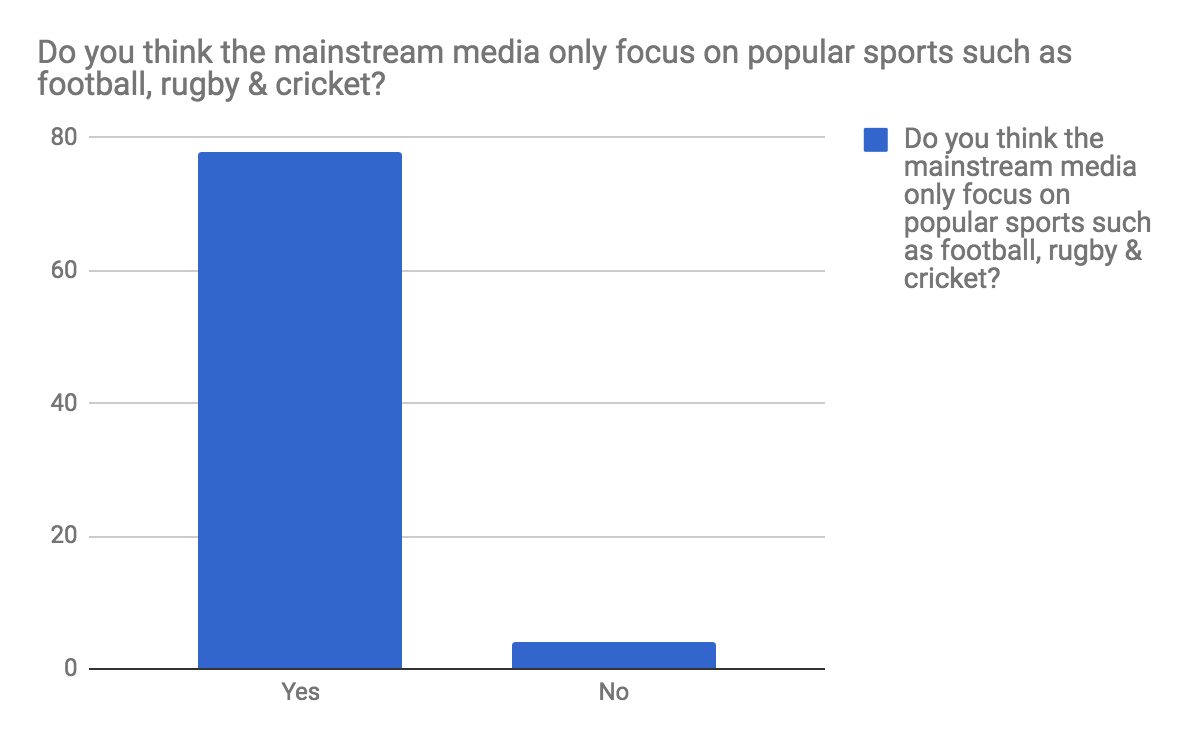 Niche sports survey Q1.png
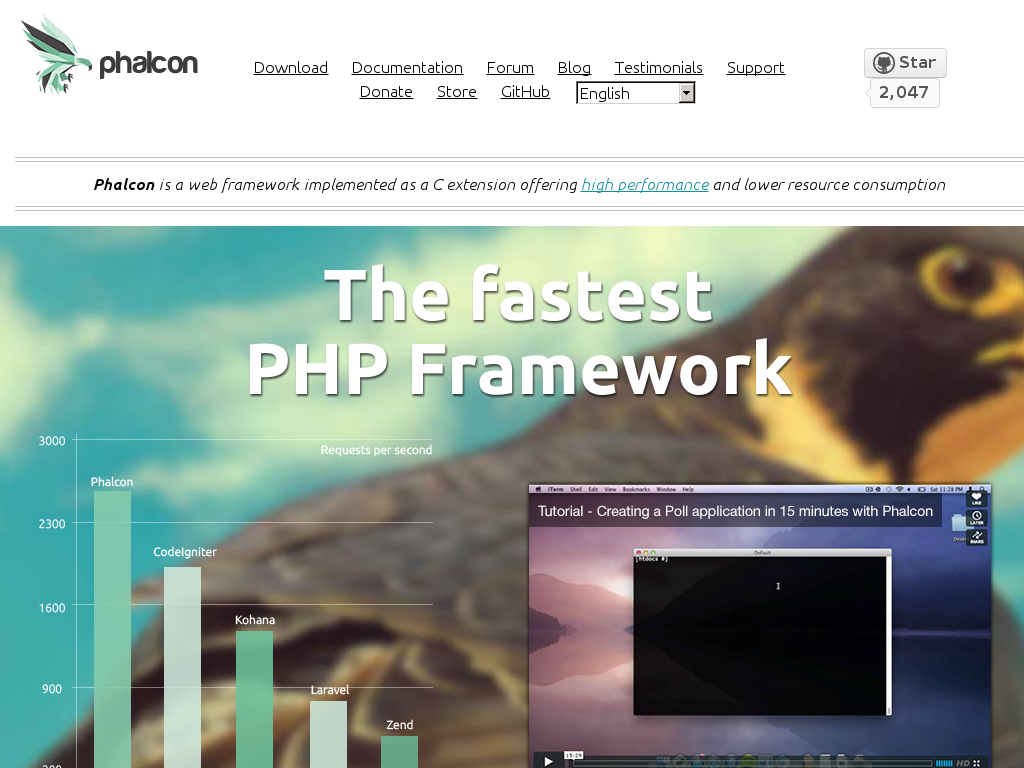 Phalcon, a high performance PHP MVC framework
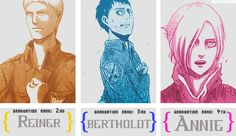 ☤SnK☤(Attack on Titan) - Shingeki no Kyojin (Attack on titan) Photo - Fanpop fanclubs Attack On Titan Krista, Proof Of Life, Otaku Problems, Humanoid Creatures, Annie, Warriors, Freedom, Fantasy, Manga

::::::::

PROBLEM STATEMENT:
Write out the material exactly as it stands, omitting every picture.

TASK OUTPUT:
 Niche sports survey Q1.png
 Phalcon, a high performance PHP MVC framework
 ☤SnK☤(Attack on Titan) - Shingeki no Kyojin (Attack on titan) Photo - Fanpop fanclubs Attack On Titan Krista, Proof Of Life, Otaku Problems, Humanoid Creatures, Annie, Warriors, Freedom, Fantasy, Manga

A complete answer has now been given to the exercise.